WHAT IS BEING ASKED |
Please output the entries below without altering a single character.

SUPPLIED DATA |
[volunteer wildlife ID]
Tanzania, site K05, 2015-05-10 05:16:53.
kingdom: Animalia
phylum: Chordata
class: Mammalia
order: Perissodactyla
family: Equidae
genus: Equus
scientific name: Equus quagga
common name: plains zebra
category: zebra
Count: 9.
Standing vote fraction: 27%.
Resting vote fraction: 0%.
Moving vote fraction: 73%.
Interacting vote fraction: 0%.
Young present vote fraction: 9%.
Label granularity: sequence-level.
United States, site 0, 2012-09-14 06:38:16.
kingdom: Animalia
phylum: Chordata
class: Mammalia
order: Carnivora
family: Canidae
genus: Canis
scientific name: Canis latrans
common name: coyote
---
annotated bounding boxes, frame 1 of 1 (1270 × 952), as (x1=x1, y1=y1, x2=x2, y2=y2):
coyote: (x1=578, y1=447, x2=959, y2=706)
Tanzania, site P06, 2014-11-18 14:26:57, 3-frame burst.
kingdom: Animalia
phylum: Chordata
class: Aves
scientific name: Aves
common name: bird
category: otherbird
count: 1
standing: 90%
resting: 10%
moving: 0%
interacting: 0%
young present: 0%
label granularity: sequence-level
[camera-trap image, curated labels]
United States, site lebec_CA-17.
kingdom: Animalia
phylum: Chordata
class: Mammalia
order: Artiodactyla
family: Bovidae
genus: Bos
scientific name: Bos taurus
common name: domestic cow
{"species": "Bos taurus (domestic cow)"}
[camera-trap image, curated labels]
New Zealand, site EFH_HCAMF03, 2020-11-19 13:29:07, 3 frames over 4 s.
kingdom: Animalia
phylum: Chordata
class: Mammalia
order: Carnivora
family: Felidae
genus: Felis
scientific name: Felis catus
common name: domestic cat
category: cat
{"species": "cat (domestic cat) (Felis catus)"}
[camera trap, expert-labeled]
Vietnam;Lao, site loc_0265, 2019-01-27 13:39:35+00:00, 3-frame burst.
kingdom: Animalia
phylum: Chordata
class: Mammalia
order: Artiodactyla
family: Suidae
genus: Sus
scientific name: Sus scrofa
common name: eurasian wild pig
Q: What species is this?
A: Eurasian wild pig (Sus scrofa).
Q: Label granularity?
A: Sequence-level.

ANSWER SECTION |
[volunteer wildlife ID]
Tanzania, site K05, 2015-05-10 05:16:53.
kingdom: Animalia
phylum: Chordata
class: Mammalia
order: Perissodactyla
family: Equidae
genus: Equus
scientific name: Equus quagga
common name: plains zebra
category: zebra
Count: 9.
Standing vote fraction: 27%.
Resting vote fraction: 0%.
Moving vote fraction: 73%.
Interacting vote fraction: 0%.
Young present vote fraction: 9%.
Label granularity: sequence-level.
United States, site 0, 2012-09-14 06:38:16.
kingdom: Animalia
phylum: Chordata
class: Mammalia
order: Carnivora
family: Canidae
genus: Canis
scientific name: Canis latrans
common name: coyote
---
annotated bounding boxes, frame 1 of 1 (1270 × 952), as (x1=x1, y1=y1, x2=x2, y2=y2):
coyote: (x1=578, y1=447, x2=959, y2=706)
Tanzania, site P06, 2014-11-18 14:26:57, 3-frame burst.
kingdom: Animalia
phylum: Chordata
class: Aves
scientific name: Aves
common name: bird
category: otherbird
count: 1
standing: 90%
resting: 10%
moving: 0%
interacting: 0%
young present: 0%
label granularity: sequence-level
[camera-trap image, curated labels]
United States, site lebec_CA-17.
kingdom: Animalia
phylum: Chordata
class: Mammalia
order: Artiodactyla
family: Bovidae
genus: Bos
scientific name: Bos taurus
common name: domestic cow
{"species": "Bos taurus (domestic cow)"}
[camera-trap image, curated labels]
New Zealand, site EFH_HCAMF03, 2020-11-19 13:29:07, 3 frames over 4 s.
kingdom: Animalia
phylum: Chordata
class: Mammalia
order: Carnivora
family: Felidae
genus: Felis
scientific name: Felis catus
common name: domestic cat
category: cat
{"species": "cat (domestic cat) (Felis catus)"}
[camera trap, expert-labeled]
Vietnam;Lao, site loc_0265, 2019-01-27 13:39:35+00:00, 3-frame burst.
kingdom: Animalia
phylum: Chordata
class: Mammalia
order: Artiodactyla
family: Suidae
genus: Sus
scientific name: Sus scrofa
common name: eurasian wild pig
Q: What species is this?
A: Eurasian wild pig (Sus scrofa).
Q: Label granularity?
A: Sequence-level.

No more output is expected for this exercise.